## EXERCISE GOAL:
Rewrite the part of the listing that starts at the line containing "Which of the options" and runs through the end of the listing, replacing "camera" with "viewer" and changing nothing else.

ENTRIES PROVIDED start

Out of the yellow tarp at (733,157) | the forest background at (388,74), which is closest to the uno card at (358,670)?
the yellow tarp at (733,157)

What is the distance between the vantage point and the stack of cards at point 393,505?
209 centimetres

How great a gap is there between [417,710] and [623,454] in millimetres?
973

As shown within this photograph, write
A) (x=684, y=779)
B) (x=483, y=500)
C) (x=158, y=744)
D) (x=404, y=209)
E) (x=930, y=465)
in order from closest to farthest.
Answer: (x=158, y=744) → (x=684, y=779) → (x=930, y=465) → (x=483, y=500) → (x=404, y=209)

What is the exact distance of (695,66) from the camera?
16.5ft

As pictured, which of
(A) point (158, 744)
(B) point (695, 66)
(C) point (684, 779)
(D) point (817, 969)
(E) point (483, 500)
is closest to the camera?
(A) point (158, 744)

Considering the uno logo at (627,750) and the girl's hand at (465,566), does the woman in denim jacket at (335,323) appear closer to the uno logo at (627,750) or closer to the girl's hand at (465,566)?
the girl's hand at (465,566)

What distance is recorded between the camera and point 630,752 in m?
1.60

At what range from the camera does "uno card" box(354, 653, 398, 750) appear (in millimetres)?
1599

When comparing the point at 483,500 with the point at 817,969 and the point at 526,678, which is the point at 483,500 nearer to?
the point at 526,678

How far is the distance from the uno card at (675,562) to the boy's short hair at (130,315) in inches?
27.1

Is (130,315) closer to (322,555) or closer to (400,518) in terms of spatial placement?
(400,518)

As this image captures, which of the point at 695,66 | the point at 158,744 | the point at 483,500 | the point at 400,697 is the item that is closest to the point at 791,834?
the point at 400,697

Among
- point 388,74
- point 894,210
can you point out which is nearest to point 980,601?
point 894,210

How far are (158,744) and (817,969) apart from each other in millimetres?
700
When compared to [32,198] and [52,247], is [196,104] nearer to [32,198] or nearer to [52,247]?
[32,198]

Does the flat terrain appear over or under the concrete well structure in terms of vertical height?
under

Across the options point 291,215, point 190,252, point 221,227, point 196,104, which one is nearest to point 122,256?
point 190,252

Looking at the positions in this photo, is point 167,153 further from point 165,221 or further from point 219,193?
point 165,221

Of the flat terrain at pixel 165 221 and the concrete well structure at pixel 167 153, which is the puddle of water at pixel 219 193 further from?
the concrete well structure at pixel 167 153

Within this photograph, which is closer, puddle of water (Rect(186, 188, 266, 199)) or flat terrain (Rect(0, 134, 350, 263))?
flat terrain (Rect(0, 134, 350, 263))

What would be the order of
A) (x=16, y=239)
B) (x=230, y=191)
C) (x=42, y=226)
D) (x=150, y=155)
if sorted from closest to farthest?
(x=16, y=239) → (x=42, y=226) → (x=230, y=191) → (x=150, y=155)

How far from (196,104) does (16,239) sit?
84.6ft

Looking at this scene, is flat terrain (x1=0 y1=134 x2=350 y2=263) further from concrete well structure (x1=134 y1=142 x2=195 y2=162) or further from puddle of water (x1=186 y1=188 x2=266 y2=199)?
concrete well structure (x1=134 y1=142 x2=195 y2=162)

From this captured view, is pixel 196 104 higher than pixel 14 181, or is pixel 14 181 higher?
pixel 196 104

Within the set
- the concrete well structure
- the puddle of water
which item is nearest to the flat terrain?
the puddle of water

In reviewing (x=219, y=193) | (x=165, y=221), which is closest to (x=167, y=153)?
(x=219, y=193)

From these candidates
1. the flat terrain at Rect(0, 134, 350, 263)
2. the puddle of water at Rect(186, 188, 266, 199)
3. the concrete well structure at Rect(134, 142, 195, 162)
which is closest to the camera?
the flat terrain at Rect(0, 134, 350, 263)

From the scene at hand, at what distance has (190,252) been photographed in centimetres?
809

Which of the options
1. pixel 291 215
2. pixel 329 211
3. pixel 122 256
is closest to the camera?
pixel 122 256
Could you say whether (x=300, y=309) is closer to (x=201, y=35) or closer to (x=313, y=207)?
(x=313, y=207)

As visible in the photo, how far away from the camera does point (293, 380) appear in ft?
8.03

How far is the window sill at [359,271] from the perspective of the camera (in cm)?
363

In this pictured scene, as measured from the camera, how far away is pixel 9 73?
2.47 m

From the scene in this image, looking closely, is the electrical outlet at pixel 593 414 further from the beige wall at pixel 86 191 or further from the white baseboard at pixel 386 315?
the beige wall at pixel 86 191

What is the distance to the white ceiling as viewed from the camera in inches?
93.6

ENTRIES PROVIDED end

## EXPECTED ANSWER:
Which of the options
1. pixel 291 215
2. pixel 329 211
3. pixel 122 256
is closest to the viewer?
pixel 122 256
Could you say whether (x=300, y=309) is closer to (x=201, y=35) or closer to (x=313, y=207)?
(x=313, y=207)

As visible in the photo, how far away from the viewer does point (293, 380) appear in ft?
8.03

How far is the window sill at [359,271] from the perspective of the viewer (in cm)?
363

In this pictured scene, as measured from the viewer, how far away is pixel 9 73?
2.47 m

From the scene in this image, looking closely, is the electrical outlet at pixel 593 414 further from the beige wall at pixel 86 191 or further from the white baseboard at pixel 386 315?
the beige wall at pixel 86 191

What is the distance to the white ceiling as viewed from the viewer in inches?
93.6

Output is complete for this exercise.